28 novembre 2019
Exposition Fragments et débris du neuvième continent
Laurent Bonet à la défense de l’art fait main
Par: Olivier Dénommée
Jusqu’au 31 décembre, Laurent Bonet est installé au Mail Montenach pour présenter son exposition Fragments et débris du neuvième continent. Par la suite, « de belles choses » l’attentent en 2020, lance-t-il sans donner de détails. Photo François Larivière | L’Œil Régional ©

Jusqu’au 31 décembre, Laurent Bonet est installé au Mail Montenach pour présenter son exposition Fragments et débris du neuvième continent. Par la suite, « de belles choses » l’attentent en 2020, lance-t-il sans donner de détails.
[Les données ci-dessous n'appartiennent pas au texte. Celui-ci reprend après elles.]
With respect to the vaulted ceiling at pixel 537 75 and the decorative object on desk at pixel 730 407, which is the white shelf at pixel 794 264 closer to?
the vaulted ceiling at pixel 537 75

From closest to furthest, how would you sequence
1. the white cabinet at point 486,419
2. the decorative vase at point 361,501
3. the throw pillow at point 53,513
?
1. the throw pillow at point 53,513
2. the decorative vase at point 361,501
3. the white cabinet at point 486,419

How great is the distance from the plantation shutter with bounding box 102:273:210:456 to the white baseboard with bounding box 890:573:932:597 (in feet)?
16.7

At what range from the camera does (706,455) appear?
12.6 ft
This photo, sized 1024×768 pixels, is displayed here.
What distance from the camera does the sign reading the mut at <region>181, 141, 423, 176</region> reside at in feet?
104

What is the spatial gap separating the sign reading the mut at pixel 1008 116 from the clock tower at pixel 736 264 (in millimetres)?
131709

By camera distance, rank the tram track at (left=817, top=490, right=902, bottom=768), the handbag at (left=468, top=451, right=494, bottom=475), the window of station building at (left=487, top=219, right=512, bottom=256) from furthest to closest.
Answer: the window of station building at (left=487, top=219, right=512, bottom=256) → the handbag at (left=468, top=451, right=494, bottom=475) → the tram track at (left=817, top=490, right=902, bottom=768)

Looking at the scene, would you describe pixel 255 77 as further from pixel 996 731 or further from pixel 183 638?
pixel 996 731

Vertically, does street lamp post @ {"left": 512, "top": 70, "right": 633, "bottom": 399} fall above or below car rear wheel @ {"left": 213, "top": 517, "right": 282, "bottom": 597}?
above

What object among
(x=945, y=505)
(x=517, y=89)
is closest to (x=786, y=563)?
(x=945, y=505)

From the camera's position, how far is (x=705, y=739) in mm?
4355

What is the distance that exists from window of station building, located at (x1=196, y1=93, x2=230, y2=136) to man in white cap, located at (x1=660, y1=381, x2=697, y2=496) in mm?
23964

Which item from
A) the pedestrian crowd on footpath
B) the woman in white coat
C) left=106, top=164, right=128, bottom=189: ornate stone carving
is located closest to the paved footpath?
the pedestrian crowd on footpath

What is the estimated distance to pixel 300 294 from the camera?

Photo François Larivière | L’Œil Régional ©

Peintre et sculpteur bien établi dans la région, Laurent Bonet a eu l’idée sur un coup de tête de louer un local vacant dans le Mail Montenach pour y installer une galerie d’art éphémère jusqu’à la fin de l’année. Il s’apprête maintenant à accueillir les amateurs d’art lors du vernissage de sa nouvelle exposition Fragments et débris du neuvième continent, annonçant la mort de l’art fait à la main.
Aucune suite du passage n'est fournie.